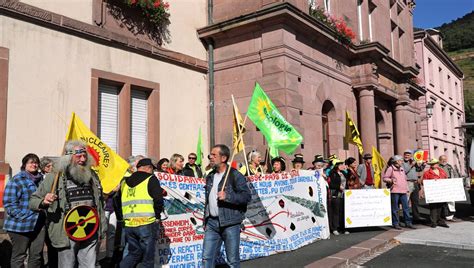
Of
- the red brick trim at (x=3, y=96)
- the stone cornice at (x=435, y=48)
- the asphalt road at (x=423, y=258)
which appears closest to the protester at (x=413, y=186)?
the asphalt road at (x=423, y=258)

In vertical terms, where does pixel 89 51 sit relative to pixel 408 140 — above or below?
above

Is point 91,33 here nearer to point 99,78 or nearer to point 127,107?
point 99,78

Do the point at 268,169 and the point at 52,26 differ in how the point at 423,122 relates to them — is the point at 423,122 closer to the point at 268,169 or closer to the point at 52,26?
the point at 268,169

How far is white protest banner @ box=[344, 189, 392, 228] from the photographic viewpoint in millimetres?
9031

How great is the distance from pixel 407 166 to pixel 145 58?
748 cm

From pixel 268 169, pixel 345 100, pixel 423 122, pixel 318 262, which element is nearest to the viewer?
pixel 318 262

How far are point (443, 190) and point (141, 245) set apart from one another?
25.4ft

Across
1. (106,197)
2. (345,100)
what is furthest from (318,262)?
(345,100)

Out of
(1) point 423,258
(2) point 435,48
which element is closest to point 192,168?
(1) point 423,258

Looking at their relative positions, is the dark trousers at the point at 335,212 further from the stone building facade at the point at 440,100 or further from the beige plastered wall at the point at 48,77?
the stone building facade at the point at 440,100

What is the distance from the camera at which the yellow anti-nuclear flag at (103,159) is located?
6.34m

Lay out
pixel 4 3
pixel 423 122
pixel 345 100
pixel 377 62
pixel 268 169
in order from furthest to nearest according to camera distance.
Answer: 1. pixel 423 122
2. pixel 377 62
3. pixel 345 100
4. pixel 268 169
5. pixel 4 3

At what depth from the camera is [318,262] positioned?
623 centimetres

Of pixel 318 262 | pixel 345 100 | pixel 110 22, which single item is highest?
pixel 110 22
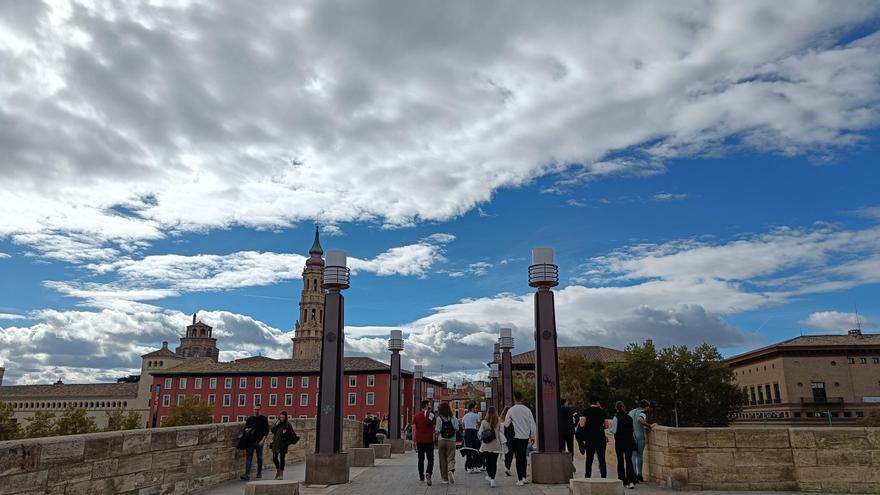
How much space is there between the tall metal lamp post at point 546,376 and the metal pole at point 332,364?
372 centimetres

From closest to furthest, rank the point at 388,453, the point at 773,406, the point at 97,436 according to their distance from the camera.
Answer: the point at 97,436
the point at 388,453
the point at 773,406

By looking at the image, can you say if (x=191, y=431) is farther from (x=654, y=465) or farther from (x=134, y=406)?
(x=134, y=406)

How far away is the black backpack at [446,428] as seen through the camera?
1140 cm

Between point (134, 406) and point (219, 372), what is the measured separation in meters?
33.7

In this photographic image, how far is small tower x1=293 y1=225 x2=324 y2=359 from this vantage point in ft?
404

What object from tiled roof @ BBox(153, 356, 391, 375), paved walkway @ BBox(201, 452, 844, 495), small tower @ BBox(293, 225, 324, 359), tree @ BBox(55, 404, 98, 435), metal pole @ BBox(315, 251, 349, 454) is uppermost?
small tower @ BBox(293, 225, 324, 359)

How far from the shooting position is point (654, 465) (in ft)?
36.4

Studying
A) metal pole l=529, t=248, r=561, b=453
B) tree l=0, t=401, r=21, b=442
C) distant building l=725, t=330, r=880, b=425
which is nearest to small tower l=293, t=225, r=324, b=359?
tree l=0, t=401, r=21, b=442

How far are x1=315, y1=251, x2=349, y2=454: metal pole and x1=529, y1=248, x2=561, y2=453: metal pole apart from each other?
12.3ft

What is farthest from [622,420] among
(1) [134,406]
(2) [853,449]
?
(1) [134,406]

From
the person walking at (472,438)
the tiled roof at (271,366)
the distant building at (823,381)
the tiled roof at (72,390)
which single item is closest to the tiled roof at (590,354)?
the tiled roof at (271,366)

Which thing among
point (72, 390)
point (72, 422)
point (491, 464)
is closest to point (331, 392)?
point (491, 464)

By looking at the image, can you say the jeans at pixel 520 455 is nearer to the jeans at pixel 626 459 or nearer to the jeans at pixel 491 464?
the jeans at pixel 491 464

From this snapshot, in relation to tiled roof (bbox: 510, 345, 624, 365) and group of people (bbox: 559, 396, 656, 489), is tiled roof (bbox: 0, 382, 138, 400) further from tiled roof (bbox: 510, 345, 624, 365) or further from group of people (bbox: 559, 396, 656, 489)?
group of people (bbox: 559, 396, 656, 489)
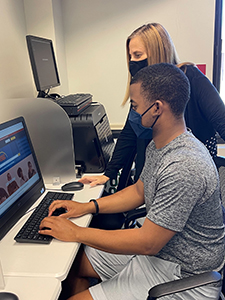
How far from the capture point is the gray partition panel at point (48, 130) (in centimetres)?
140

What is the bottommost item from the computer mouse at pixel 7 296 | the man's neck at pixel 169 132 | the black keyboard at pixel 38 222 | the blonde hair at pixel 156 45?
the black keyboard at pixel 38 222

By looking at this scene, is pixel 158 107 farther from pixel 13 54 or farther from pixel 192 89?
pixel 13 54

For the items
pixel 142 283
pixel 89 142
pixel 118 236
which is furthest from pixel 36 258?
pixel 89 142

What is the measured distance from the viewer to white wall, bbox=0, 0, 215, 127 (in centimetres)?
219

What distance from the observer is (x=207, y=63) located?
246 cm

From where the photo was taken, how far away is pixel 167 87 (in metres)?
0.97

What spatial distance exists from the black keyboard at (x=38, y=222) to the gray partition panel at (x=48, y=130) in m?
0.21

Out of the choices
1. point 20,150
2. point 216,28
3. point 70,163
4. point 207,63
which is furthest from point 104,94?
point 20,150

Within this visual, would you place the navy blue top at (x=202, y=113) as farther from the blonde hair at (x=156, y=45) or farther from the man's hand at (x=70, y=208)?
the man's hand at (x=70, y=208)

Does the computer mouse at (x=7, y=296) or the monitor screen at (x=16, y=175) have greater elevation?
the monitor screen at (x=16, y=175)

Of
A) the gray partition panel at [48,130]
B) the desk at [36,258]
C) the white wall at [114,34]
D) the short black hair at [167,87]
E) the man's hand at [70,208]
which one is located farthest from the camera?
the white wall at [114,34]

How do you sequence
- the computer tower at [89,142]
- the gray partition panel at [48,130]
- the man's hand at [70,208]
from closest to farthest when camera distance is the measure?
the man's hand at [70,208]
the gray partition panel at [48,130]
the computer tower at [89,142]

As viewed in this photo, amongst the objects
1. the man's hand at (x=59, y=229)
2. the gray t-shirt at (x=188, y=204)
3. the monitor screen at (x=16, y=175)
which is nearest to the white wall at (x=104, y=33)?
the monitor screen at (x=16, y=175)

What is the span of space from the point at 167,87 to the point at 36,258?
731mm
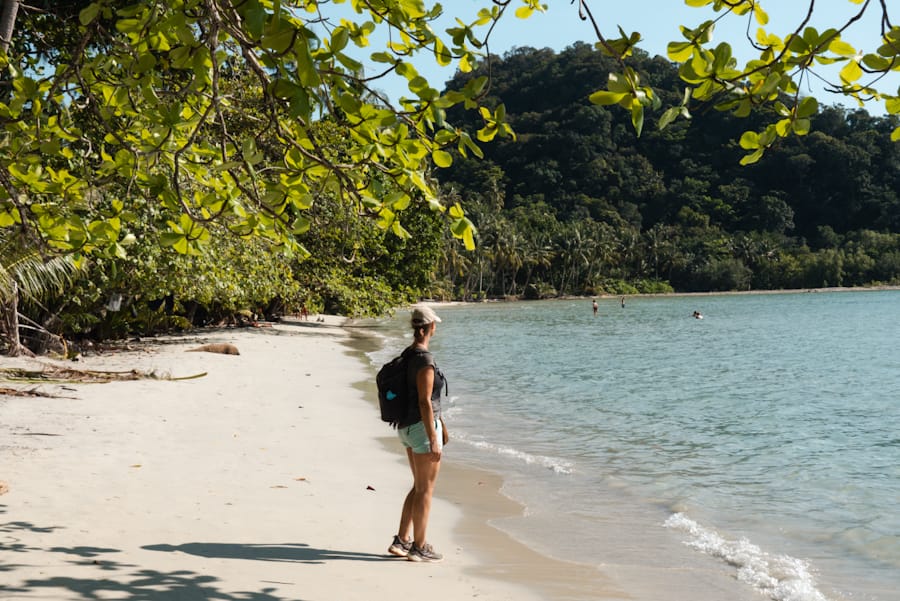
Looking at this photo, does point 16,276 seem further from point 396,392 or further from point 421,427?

§ §

— REQUIRED WORK —
Rewrite the records above, swapping "camera distance" for "distance from the camera" everywhere it occurs and leaving everything else unchanged. Leave the pictures out of your answer.

— TASK ANSWER —
Of
- the red brick trim at (x=3, y=96)
- the stone cornice at (x=435, y=48)
- the asphalt road at (x=423, y=258)
which appears closest to the protester at (x=413, y=186)?
the asphalt road at (x=423, y=258)

In vertical terms, where does pixel 89 51 sit relative to pixel 408 140 — above or below?
above

Is point 91,33 here nearer to point 99,78 or nearer to point 127,107?
point 99,78

Do the point at 268,169 and the point at 52,26 differ in how the point at 423,122 relates to them — is the point at 423,122 closer to the point at 268,169 or closer to the point at 52,26?
the point at 268,169

How far is white protest banner @ box=[344, 189, 392, 228] from the photographic viewpoint in millimetres?
9031

How great is the distance from pixel 407 166 to pixel 145 58?
748 cm

From pixel 268 169, pixel 345 100, pixel 423 122, pixel 318 262, which element is nearest to the viewer?
pixel 318 262

How far are point (443, 190) and point (141, 245) set apart from one another?
25.4ft

Across
1. (106,197)
2. (345,100)
what is furthest from (318,262)?
(345,100)

Out of
(1) point 423,258
(2) point 435,48
which element is closest to point 192,168?
(1) point 423,258

Looking at their relative positions, is the dark trousers at the point at 335,212 further from the stone building facade at the point at 440,100 or further from the beige plastered wall at the point at 48,77?
the stone building facade at the point at 440,100

What is the distance from the camera at which the yellow anti-nuclear flag at (103,159) is located?
6.34m

Lay out
pixel 4 3
pixel 423 122
pixel 345 100
pixel 377 62
pixel 268 169
in order from furthest to nearest according to distance from the camera.
Answer: 1. pixel 423 122
2. pixel 377 62
3. pixel 345 100
4. pixel 268 169
5. pixel 4 3

At what depth from the camera is [318,262] positioned?
623 centimetres

Of pixel 318 262 | pixel 345 100 | pixel 110 22, which single item is highest?
pixel 110 22
How much space is there between the tall metal lamp post at point 546,376 and the metal pole at point 332,364?
372 centimetres

From closest to furthest, rank the point at 388,453, the point at 773,406, the point at 97,436 according to their distance from the camera.
Answer: the point at 97,436
the point at 388,453
the point at 773,406

By looking at the image, can you say if (x=191, y=431) is farther from (x=654, y=465) or farther from (x=134, y=406)?
(x=134, y=406)

How far away is the black backpack at [446,428] as seen through the camera?
1140 cm

Between point (134, 406) and point (219, 372), what is the measured separation in meters?
33.7

In this photographic image, how far is small tower x1=293 y1=225 x2=324 y2=359 from this vantage point in ft?
404

What object from tiled roof @ BBox(153, 356, 391, 375), paved walkway @ BBox(201, 452, 844, 495), small tower @ BBox(293, 225, 324, 359), tree @ BBox(55, 404, 98, 435), metal pole @ BBox(315, 251, 349, 454) is uppermost?
small tower @ BBox(293, 225, 324, 359)

How far from the shooting position is point (654, 465) (in ft)?
36.4

Studying
A) metal pole l=529, t=248, r=561, b=453
B) tree l=0, t=401, r=21, b=442
C) distant building l=725, t=330, r=880, b=425
which is nearest to small tower l=293, t=225, r=324, b=359?
tree l=0, t=401, r=21, b=442

How far are x1=315, y1=251, x2=349, y2=454: metal pole and x1=529, y1=248, x2=561, y2=453: metal pole apart from each other?
12.3ft

What is farthest from [622,420] among
(1) [134,406]
(2) [853,449]
?
(1) [134,406]

From
the person walking at (472,438)
the tiled roof at (271,366)
the distant building at (823,381)
the tiled roof at (72,390)
which single item is closest to the tiled roof at (590,354)?
the tiled roof at (271,366)

Which thing among
point (72, 390)
point (72, 422)
point (491, 464)
is closest to point (331, 392)?
point (491, 464)

By looking at the image, can you say the jeans at pixel 520 455 is nearer to the jeans at pixel 626 459 or nearer to the jeans at pixel 491 464?
the jeans at pixel 491 464

From this snapshot, in relation to tiled roof (bbox: 510, 345, 624, 365) and group of people (bbox: 559, 396, 656, 489), is tiled roof (bbox: 0, 382, 138, 400) further from tiled roof (bbox: 510, 345, 624, 365) or further from group of people (bbox: 559, 396, 656, 489)?
group of people (bbox: 559, 396, 656, 489)
How far from the capture point is the gray partition panel at point (48, 130) (in centimetres)?
140

What is the bottommost item from the computer mouse at pixel 7 296 | the man's neck at pixel 169 132 | the black keyboard at pixel 38 222 | the blonde hair at pixel 156 45?
the black keyboard at pixel 38 222

By looking at this scene, is pixel 158 107 farther from pixel 13 54 or farther from pixel 192 89?
pixel 13 54

For the items
pixel 142 283
pixel 89 142
pixel 118 236
which is furthest from pixel 36 258?
pixel 89 142

What is the measured distance from the viewer to white wall, bbox=0, 0, 215, 127 (in centimetres)?
219

What distance from the observer is (x=207, y=63) located?
246 cm

From where the photo was taken, how far away is pixel 167 87 (in metres)?
0.97

What spatial distance exists from the black keyboard at (x=38, y=222) to the gray partition panel at (x=48, y=130) in m?
0.21

Out of the choices
1. point 20,150
2. point 216,28
3. point 70,163
4. point 207,63
which is furthest from point 104,94?
point 20,150

Within this visual, would you place the navy blue top at (x=202, y=113) as farther from the blonde hair at (x=156, y=45) or farther from the man's hand at (x=70, y=208)?
the man's hand at (x=70, y=208)

Does the computer mouse at (x=7, y=296) or the monitor screen at (x=16, y=175) have greater elevation?
the monitor screen at (x=16, y=175)

Of
A) the gray partition panel at [48,130]
B) the desk at [36,258]
C) the white wall at [114,34]
D) the short black hair at [167,87]
E) the man's hand at [70,208]
which one is located farthest from the camera?
the white wall at [114,34]

How do you sequence
- the computer tower at [89,142]
- the gray partition panel at [48,130]
- the man's hand at [70,208]
from closest to farthest when distance from the camera is the measure?
the man's hand at [70,208]
the gray partition panel at [48,130]
the computer tower at [89,142]

As viewed in this photo, amongst the objects
1. the man's hand at (x=59, y=229)
2. the gray t-shirt at (x=188, y=204)
3. the monitor screen at (x=16, y=175)
which is nearest to the white wall at (x=104, y=33)?
the monitor screen at (x=16, y=175)

What is the span of space from the point at 167,87 to the point at 36,258?
731mm
Looking at this photo, does point 16,276 seem further from point 396,392 or further from point 421,427?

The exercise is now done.